:: Passage to read
# Need info for a 1950 Pacemaker



## Tom Hudak (Oct 15, 2018)

I saw a post on the internet that said the 1950 Whizzer Pacemaker only came in maroon and had the same pinstriping as the 1949 except the front tip was painted a solid color.    Does anyone have an original paint 1950 Pacemaker that could send me a pic of the front and rear pinstriping?


----------



## whizzerbug (Oct 15, 2018)

I have an original paint pacemaker not sure if its a 1949 or 1950 I have never seen one with a painted fender tip,all were maroon but possible they could be ordered a different color from the factory on a special order but I have never seen one other than maroon


----------



## Tom Hudak (Oct 15, 2018)

Attached is where I read the tip was painted solid.   I never saw one solid and wondered if there are any out there.  See the 4th paragraph.


----------



## whizzerbug (Oct 16, 2018)

great info, so the painted fender tips were on 1950 pacemakers, so mine looks like a 1949 with the exception mine has the 300 series engine not the j engine and I bought it from the org owner old me nothing has been changed except the coil


----------



## Tom Hudak (Oct 16, 2018)

whizzerbug said:


> great info, so the painted fender tips were on 1950 pacemakers, so mine looks like a 1949 with the exception mine has the 300 series engine not the j engine and I bought it from the org owner old me nothing has been changed except the coil



I wouldn’t take this publication as gospel.  You could have a 1950 if yours has a 300 engine.   I never saw a Pacemaker fender with painted tips and that’s why I’m asking if anyone out there has one.


----------
::::
:: Exercise data
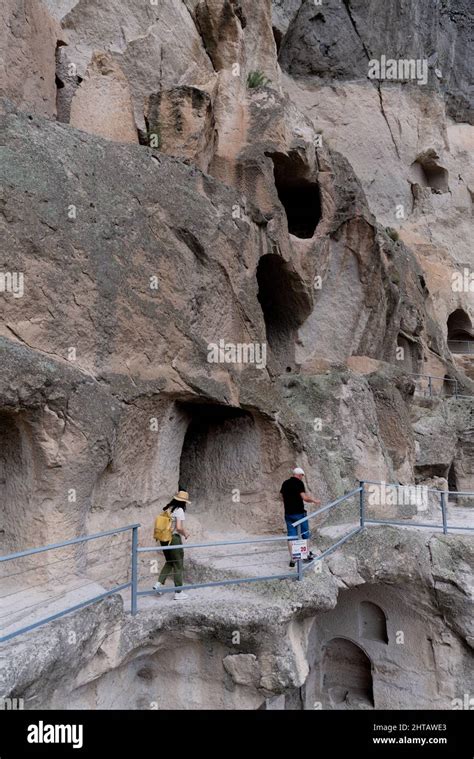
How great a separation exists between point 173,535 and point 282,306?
241 inches

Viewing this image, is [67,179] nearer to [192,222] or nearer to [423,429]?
[192,222]

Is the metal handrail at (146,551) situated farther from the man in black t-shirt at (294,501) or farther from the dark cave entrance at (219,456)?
the dark cave entrance at (219,456)

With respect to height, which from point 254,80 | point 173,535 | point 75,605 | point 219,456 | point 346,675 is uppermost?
point 254,80

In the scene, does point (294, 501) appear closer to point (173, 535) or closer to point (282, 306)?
point (173, 535)

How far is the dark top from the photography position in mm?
6598

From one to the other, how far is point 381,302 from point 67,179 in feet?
26.0

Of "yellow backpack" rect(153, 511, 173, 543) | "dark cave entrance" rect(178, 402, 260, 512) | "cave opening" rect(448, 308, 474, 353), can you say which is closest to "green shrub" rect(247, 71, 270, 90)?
"dark cave entrance" rect(178, 402, 260, 512)

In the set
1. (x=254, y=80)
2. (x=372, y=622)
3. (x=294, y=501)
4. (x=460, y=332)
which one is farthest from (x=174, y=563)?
(x=460, y=332)

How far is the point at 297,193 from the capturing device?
11883 millimetres

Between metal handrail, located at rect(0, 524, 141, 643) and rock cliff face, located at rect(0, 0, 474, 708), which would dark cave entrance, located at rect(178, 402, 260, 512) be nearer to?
rock cliff face, located at rect(0, 0, 474, 708)

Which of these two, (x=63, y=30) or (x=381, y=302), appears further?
(x=381, y=302)

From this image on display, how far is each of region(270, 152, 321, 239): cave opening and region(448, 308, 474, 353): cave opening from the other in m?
11.6

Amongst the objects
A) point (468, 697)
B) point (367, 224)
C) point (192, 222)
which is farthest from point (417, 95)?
point (468, 697)

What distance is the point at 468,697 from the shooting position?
7.96m
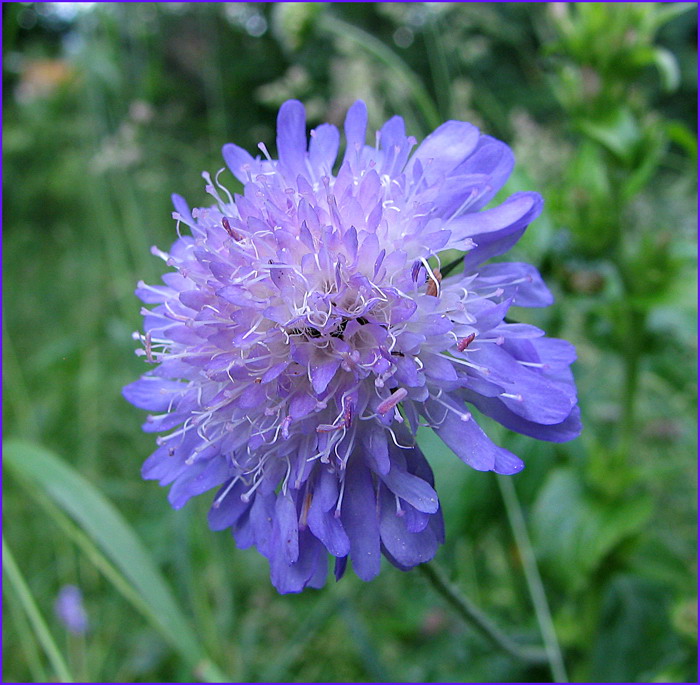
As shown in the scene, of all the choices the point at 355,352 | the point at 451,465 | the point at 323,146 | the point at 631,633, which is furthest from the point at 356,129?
the point at 631,633

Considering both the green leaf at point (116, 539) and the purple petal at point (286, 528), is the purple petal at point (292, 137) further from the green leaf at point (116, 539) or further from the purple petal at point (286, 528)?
the green leaf at point (116, 539)

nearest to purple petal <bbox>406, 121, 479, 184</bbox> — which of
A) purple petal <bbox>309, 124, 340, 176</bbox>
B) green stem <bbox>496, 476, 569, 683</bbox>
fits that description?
purple petal <bbox>309, 124, 340, 176</bbox>

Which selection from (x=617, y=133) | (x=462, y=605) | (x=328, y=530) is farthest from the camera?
(x=617, y=133)

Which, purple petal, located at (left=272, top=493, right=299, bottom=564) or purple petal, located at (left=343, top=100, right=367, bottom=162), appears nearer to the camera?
purple petal, located at (left=272, top=493, right=299, bottom=564)

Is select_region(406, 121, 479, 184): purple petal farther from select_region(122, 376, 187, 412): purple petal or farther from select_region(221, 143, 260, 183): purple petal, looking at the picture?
select_region(122, 376, 187, 412): purple petal

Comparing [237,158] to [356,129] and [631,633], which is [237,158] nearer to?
[356,129]

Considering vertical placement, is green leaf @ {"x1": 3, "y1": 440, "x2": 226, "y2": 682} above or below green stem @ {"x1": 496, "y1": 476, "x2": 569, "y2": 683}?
above
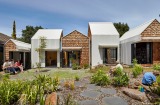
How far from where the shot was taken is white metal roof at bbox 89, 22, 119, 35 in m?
24.8

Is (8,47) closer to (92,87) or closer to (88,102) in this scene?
(92,87)

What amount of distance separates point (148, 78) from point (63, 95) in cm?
456

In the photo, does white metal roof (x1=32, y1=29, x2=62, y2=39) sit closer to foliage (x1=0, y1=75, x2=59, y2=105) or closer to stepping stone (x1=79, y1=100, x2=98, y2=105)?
foliage (x1=0, y1=75, x2=59, y2=105)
::::
Parts of the exercise:
A: From the forum thread about the 1950 Pacemaker, reproduce word for word the part that opens with the words "I saw a post" and closes with "whizzerbug (Oct 15, 2018)".
B: Report every line of the listing that contains the word "image".

Task results:
A:
I saw a post on the internet that said the 1950 Whizzer Pacemaker only came in maroon and had the same pinstriping as the 1949 except the front tip was painted a solid color.    Does anyone have an original paint 1950 Pacemaker that could send me a pic of the front and rear pinstriping?


----------



## whizzerbug (Oct 15, 2018)

B:
Viewing this image, is [67,179] nearer to [192,222] or nearer to [423,429]?
From this image on display, how far is each of region(270, 152, 321, 239): cave opening and region(448, 308, 474, 353): cave opening from the other in m?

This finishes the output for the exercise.